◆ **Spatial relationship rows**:
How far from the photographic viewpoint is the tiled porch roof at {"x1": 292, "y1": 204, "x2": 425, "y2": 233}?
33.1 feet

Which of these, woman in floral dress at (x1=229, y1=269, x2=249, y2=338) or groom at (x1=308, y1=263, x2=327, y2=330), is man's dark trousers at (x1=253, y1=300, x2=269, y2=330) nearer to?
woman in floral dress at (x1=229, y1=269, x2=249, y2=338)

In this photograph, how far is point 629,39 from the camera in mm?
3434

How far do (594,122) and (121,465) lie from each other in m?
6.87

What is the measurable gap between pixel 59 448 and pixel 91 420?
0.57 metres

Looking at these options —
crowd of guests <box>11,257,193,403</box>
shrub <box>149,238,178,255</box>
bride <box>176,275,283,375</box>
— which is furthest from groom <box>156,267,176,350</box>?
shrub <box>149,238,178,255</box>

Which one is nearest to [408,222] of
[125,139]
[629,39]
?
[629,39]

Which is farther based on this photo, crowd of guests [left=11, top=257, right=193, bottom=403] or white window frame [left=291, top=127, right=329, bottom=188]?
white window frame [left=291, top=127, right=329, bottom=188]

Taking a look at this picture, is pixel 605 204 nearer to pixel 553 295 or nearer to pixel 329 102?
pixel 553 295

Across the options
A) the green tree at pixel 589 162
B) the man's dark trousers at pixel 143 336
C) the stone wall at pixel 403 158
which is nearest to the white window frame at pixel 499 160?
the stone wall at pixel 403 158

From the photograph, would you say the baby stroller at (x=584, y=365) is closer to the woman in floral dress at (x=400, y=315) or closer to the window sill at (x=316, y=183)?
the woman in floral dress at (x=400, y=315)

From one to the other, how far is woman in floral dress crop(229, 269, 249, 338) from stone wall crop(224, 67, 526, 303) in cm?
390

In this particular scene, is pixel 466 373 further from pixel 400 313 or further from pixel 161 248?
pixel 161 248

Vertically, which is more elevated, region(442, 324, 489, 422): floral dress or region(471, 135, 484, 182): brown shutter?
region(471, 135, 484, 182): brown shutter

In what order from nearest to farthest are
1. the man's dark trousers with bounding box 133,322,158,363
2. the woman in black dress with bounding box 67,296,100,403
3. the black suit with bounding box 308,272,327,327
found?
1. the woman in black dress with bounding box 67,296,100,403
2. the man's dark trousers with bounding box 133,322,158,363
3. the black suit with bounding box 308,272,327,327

◆ **The request**: Reproduce every row above verbatim, without altering a single character.

◆ **Exercise solution**:
How far from the photographic viewpoint is the tiled porch roof at {"x1": 292, "y1": 204, "x2": 425, "y2": 233}?
33.1 feet

Which of these, woman in floral dress at (x1=229, y1=269, x2=249, y2=338) or groom at (x1=308, y1=263, x2=327, y2=330), is man's dark trousers at (x1=253, y1=300, x2=269, y2=330) nearer to?
woman in floral dress at (x1=229, y1=269, x2=249, y2=338)

In this photograph, how far is point 629,39 from the camera in mm?
3434

How far do (594,122) and (121,465) lie from each other in m?
6.87

What is the measurable gap between pixel 59 448 and pixel 91 420?
0.57 metres

Looking at these options —
crowd of guests <box>11,257,193,403</box>
shrub <box>149,238,178,255</box>
bride <box>176,275,283,375</box>
— which is furthest from groom <box>156,267,176,350</box>?
shrub <box>149,238,178,255</box>

Which one is nearest to [408,222] of
[125,139]
[629,39]
?
[629,39]

Which is farther based on this photo, crowd of guests [left=11, top=257, right=193, bottom=403] or white window frame [left=291, top=127, right=329, bottom=188]?
white window frame [left=291, top=127, right=329, bottom=188]

Taking a look at this picture, is pixel 605 204 nearer to pixel 553 295 or nearer to pixel 329 102?
pixel 553 295

Across the options
A) the green tree at pixel 589 162
B) the man's dark trousers at pixel 143 336
C) the stone wall at pixel 403 158
which is nearest to the white window frame at pixel 499 160?
the stone wall at pixel 403 158

From the photograph, would you say the baby stroller at (x=584, y=365) is closer to the woman in floral dress at (x=400, y=315) or closer to the window sill at (x=316, y=183)?
the woman in floral dress at (x=400, y=315)

From one to the other, how far is woman in floral dress crop(229, 269, 249, 338) from stone wall crop(224, 67, 526, 303) in cm?
390

In this particular scene, is pixel 466 373 further from pixel 400 313 or further from pixel 161 248?
pixel 161 248

Vertically, which is more elevated, region(442, 324, 489, 422): floral dress or region(471, 135, 484, 182): brown shutter?
region(471, 135, 484, 182): brown shutter

In what order from nearest to farthest are
1. the man's dark trousers with bounding box 133,322,158,363
2. the woman in black dress with bounding box 67,296,100,403
3. the black suit with bounding box 308,272,327,327
found?
1. the woman in black dress with bounding box 67,296,100,403
2. the man's dark trousers with bounding box 133,322,158,363
3. the black suit with bounding box 308,272,327,327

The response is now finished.